It’s been several days since the Wall Street Journal first reported that Donald Trump’s lawyer, shortly before the 2016 presidential election, arranged a $130,000 payment to a former adult-film star. The story was quickly met with a series of denials.
What it wasn’t met with was an around-the-clock, red-siren, screaming-all-caps feeding frenzy. In fact, much of the political world remained focused on other Trump-related controversies, and largely ignored Friday’s bombshell in the WSJ.
The New York Times‘ Michelle Goldberg wrote a great column on this, noting the demise of ’90s-era standards about presidents and sex scandals, and the role of conservatives, eager to protect their political ally in the Oval Office, in killing off “the last remaining unspoken rules about presidential sexual ethics.”
On Friday, The Wall Street Journal reported that, a month before the 2016 election, Donald Trump’s lawyer Michael Cohen arranged a $130,000 payout to the porn star Stephanie Clifford, known by the stage name Stormy Daniels, to stop her from discussing a 2006 dalliance with Trump. The New York Times added new details. The Daily Beast then reported that another porn actress, Jessica Drake, who had accused Trump of offering her $10,000 for sex, signed a nondisclosure agreement barring her from talking about the president.
In any other administration, evidence that the president paid hush money to the star of “Good Will Humping” during the election would be a scandal. In this one it has, so far, elicited a collective shrug.

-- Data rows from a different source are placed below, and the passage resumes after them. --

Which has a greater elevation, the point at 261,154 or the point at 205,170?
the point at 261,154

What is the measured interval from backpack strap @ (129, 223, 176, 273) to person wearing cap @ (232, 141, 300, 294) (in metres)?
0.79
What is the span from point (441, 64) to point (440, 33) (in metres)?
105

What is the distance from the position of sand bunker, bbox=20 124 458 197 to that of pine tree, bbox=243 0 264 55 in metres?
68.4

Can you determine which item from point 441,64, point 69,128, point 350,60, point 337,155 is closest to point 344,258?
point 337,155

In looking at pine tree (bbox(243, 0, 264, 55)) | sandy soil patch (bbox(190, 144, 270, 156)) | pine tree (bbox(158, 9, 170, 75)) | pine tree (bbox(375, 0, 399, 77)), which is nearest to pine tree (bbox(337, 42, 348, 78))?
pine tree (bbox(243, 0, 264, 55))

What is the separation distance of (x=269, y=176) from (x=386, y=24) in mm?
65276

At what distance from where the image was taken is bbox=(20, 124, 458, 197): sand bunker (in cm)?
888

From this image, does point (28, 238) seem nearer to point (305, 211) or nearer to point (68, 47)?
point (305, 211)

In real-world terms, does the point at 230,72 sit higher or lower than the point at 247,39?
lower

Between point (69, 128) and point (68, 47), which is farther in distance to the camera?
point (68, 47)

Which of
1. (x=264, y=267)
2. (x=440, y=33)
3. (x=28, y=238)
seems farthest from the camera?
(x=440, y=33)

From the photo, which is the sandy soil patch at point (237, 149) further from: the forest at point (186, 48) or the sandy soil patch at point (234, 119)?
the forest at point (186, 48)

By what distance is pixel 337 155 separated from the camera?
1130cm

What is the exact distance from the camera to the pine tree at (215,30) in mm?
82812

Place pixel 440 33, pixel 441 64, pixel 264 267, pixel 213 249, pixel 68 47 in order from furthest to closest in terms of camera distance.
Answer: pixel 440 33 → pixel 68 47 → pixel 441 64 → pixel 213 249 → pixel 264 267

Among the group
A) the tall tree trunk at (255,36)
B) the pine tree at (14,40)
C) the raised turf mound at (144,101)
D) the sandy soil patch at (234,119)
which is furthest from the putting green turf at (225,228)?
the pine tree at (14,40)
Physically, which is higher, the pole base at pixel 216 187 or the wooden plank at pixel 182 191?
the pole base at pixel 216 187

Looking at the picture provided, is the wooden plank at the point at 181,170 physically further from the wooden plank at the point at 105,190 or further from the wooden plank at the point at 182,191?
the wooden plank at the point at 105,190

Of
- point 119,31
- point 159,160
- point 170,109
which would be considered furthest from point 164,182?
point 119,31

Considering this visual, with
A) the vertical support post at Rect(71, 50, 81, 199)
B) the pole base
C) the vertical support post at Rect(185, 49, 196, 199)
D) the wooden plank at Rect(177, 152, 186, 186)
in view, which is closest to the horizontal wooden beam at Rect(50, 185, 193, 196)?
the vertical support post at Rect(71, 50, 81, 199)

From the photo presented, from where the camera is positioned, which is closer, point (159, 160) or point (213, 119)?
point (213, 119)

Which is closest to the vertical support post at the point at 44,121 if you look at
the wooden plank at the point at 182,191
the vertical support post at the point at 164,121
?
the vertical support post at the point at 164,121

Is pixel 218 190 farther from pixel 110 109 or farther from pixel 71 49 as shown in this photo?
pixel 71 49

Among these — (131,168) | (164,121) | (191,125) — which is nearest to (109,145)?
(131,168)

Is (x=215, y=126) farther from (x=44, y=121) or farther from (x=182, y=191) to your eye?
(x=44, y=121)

As Goldberg explained, the left doesn’t much care about Trump’s personal sexual escapades, so long as his relationships were consensual. The right, suddenly discovering the value of moral relativism, appears to care even less because of conservatives’ marriage of convenience with Trump.
Indeed, the right made this bargain before the president was even elected. Conservatives knew precisely what they were getting by forging a partnership with a secular, thrice-married, casino-owning adulterer. They didn’t hesitate before the election and they see no value in looking back now.
And perhaps that’s a good thing. Maybe the political world has forged a new consensus about presidents and their private lives. Perhaps the American mainstream can separate with clear eyes the difference between a bad spouse and a politician, which is as it should be.
But can we still talk about that $130,000?